Conservative Treatment of Chronic Heart BlockBr Med J 1969; 1 doi: https://doi.org/10.1136/bmj.1.5635.26 (Published 04 January 1969) Cite this as: Br Med J 1969;1:26
- David Redwood
A study of 203 patients with chronic heart block treated with oral long-acting isoprenaline showed that 85 (42%) were maintained satisfactorily on the drug for a mean period of 18.2 months. The survival rates at one, two, and three years were 76%, 64%, and 57% respectively. In 115 patients treatment by pacing became necessary to control symptoms, and in these patients the survival rates at one, two and three years were 83%, 72%, and 60%.
The two most valuable guides to patients' response to oral isoprenaline are the response to a trial dose of intravenous isoprenaline and the type of dysrhythmia associated with their Adams-Stokes attacks.

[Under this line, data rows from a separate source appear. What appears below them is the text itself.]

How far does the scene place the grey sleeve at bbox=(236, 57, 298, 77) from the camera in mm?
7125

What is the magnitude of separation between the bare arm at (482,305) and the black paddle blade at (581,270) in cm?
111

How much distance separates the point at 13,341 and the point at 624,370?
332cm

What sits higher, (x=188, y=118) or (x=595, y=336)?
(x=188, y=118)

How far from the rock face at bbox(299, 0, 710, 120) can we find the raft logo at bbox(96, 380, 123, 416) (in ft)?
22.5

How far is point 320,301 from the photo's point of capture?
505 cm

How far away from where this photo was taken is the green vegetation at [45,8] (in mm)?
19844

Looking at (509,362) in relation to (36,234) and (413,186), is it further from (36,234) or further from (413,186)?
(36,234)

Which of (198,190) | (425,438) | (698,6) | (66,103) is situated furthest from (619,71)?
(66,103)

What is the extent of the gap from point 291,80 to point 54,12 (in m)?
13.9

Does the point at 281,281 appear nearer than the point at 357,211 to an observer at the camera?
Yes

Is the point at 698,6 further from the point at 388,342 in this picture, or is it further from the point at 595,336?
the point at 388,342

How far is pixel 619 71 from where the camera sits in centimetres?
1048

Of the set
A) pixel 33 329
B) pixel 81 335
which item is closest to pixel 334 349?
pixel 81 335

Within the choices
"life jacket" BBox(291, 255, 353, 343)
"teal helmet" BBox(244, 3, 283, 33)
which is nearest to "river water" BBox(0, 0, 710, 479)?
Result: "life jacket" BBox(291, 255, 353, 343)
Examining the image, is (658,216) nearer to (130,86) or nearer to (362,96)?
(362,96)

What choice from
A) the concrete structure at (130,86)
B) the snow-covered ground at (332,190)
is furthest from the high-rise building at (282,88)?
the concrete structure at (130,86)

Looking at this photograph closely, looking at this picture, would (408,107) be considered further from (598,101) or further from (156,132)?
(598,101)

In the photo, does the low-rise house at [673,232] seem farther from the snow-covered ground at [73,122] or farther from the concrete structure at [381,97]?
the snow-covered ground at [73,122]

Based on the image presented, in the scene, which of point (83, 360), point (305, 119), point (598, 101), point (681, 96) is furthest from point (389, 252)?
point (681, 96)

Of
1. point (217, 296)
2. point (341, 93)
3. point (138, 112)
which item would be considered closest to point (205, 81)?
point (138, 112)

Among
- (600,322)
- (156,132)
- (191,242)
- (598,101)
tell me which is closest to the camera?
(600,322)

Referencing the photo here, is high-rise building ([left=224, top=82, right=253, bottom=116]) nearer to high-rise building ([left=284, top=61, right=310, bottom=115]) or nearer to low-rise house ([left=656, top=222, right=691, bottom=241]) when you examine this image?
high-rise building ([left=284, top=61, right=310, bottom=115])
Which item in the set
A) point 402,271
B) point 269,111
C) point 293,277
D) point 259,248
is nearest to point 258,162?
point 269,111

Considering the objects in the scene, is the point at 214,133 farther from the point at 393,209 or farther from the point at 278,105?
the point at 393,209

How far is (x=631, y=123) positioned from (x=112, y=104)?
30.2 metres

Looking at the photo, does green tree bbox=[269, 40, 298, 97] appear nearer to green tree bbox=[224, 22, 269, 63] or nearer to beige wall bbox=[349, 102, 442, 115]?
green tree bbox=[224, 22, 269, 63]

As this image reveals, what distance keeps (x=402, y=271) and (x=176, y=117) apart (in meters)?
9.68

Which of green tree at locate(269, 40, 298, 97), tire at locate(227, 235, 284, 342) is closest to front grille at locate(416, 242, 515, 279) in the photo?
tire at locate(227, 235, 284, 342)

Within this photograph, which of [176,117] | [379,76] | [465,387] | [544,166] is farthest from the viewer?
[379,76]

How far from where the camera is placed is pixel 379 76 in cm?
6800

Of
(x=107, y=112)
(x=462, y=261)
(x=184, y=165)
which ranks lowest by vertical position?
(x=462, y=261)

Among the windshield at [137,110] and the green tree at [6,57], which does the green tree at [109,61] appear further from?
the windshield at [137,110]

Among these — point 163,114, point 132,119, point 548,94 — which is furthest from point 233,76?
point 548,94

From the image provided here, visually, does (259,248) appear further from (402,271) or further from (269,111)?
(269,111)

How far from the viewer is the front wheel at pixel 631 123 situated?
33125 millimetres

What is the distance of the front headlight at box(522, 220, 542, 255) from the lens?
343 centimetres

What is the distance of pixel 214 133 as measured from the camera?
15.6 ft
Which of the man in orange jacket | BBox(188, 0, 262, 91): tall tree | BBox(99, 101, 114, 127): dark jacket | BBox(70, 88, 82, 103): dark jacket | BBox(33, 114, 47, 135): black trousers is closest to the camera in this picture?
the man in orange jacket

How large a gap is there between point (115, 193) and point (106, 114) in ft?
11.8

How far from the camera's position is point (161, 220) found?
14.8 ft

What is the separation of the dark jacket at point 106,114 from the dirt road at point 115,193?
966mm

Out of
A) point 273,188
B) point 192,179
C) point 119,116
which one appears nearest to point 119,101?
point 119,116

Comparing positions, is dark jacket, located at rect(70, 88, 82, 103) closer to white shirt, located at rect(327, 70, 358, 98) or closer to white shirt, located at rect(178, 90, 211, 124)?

Patients with heart failure with slow ventricular rates and those with angina of effort do not respond to treatment with sympathomimetic drugs.
The majority of patients with chronic heart block are elderly, and in view of the complexity of pacing systems, and the need for skilled supervision of paced patients, oral long-acting isoprenaline remains of value in the longterm management of chronic heart block, provided patients are carefully selected for this form of therapy.